A vítima só foi liberada de manhã. À polícia, o rapaz contou que seus algozes ligaram para um chefe do CV preso em Cuiabá pedindo aval para a execução, mas receberam a ordem de libertá-lo por conta das negociações em andamento.

Mais tarde, porém, a trégua foi descartada pelos chefes locais. Os conflitos retornaram com força, sobretudo em cidades onde a disputa já existia, como Sorriso, em meio à rota do tráfico de drogas e armas que entram no país via Bolívia.

Na Bahia, palco da maior ofensiva do CV na atualidade, o acordo também não interessou aos chefes regionais. Há pouco mais de dois anos, a facção quase não tinha presença no estado, mas cresceu absorvendo grupos locais. Hoje, ela predomina no Sul baiano e em boa parte de Salvador.

O cenário é semelhante no Ceará. Em meio a uma disputa violenta por territórios entre CV, PCC e a facção local Guardiões do Estado (GDE), o acordo sequer chegou a ter consequências palpáveis.

— Não houve nenhum ato concreto que pudesse confirmar, nenhum pedido judicial conjunto dos advogados, por exemplo. Por aqui, eles continuaram se matando — conta o promotor Adriano Saraiva, coordenador do Gaeco do Ministério Público do Ceará.

Um dos estados em que as consequências da trégua foram detectadas pelas autoridades foi o Mato Grosso do Sul, cruzado pelo principal corredor de distribuição de drogas e armas da América do Sul, conhecido como Rota Caipira.

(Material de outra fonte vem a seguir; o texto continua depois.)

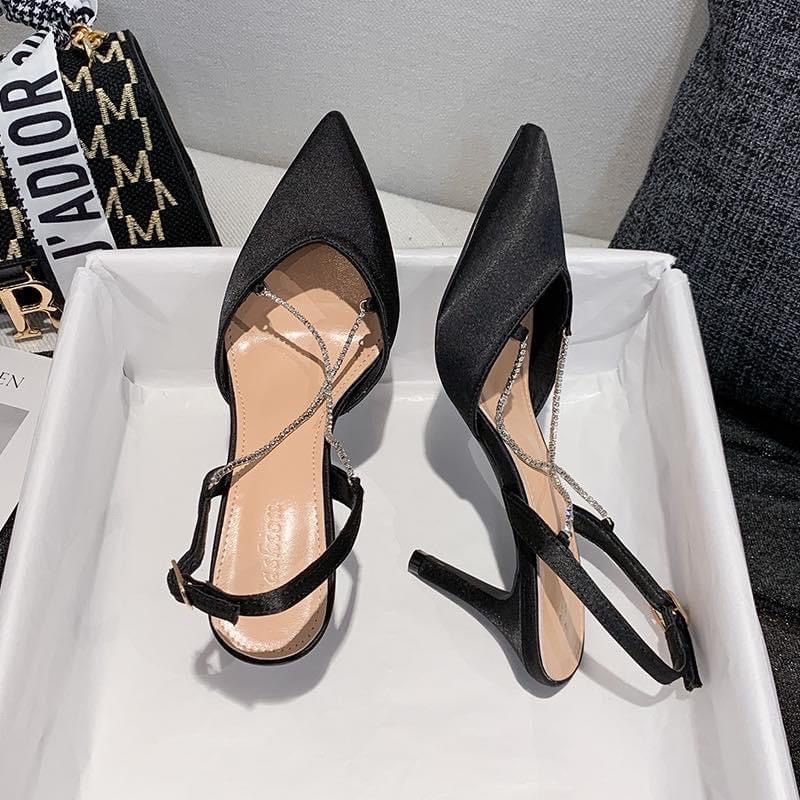 Giày cao gót nữ giày búp bê sandal bệt chất lụa satin phối quai đá lấp lánh  Q172_173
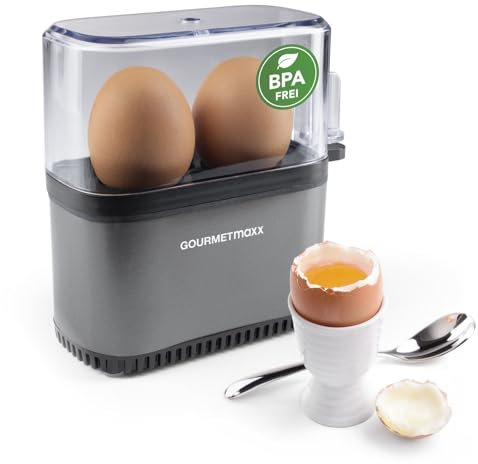 GOURMETmaxx Cuociuova per 2 uova, scaldabagno con tagliauova nel misurino, 3 gradi di durezza per il tuo portauova, design cuociuova piccolo, parti lavabili in lavastoviglie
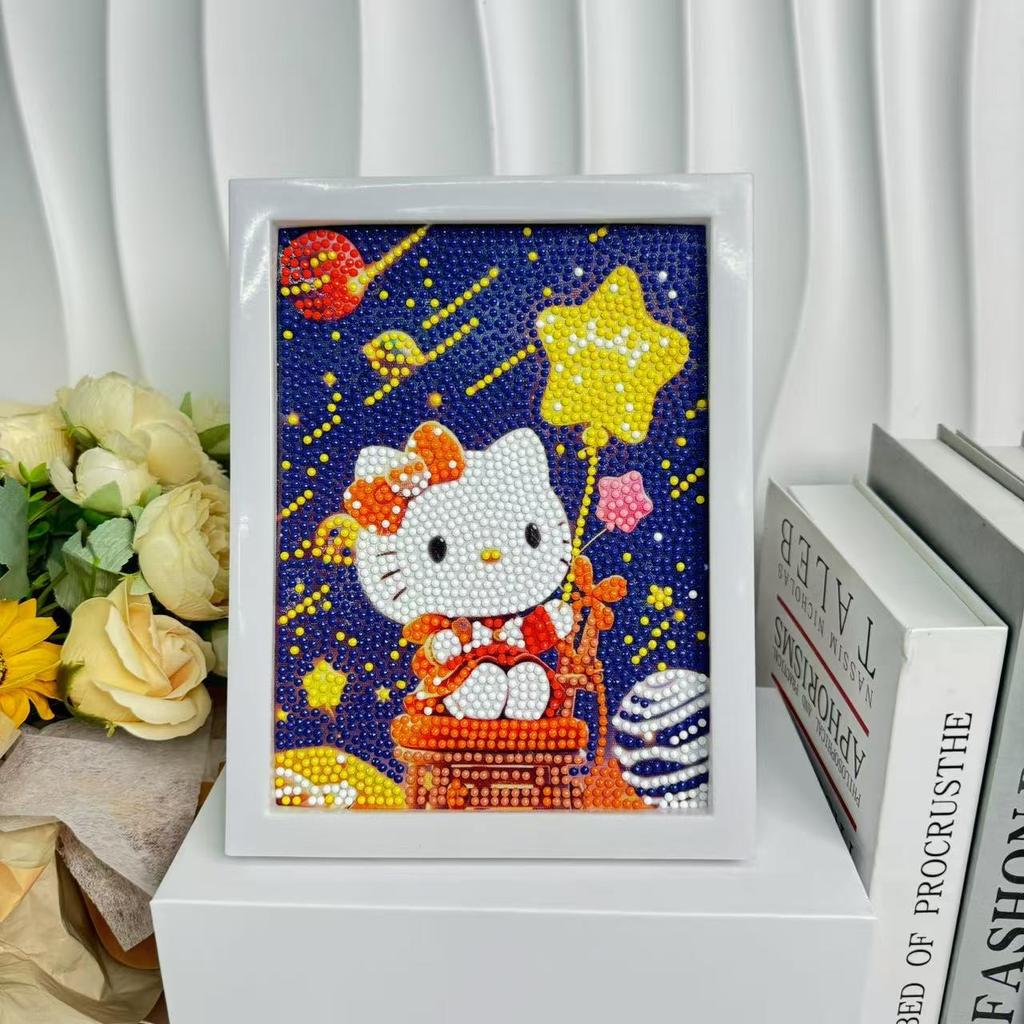 Children'S Diamond Painting Framed Handmade Diy Material Bag Sanrio Diamond Paste Painting Concentration Toy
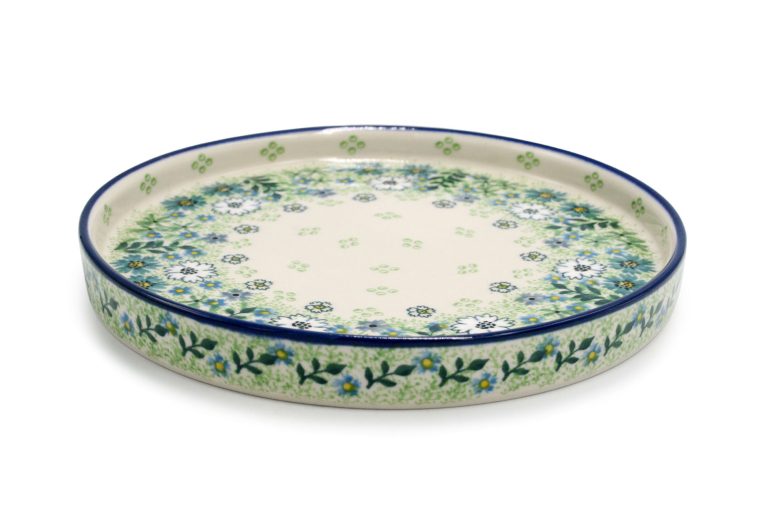 Green and White Flower Platter with Rim, Ceramika Boleslawiec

A partir dos primeiros “salves” que indicavam a aliança, as forças de segurança voltaram a apreender remessas de droga enviadas em consórcio pelas duas facções nas rodovias do estado — que, por quase uma década, foram monopolizadas pelo PCC.

Os pacotes de cocaína, maconha, haxixe e skunk passaram a ser embalados com diferentes cores, a depender da facção responsável pela remessa. Outro indicativo de que ali o acordo pegou foi o salto de 151% nas apreensões de droga nos três primeiros meses deste ano, em comparação ao mesmo período de 2024.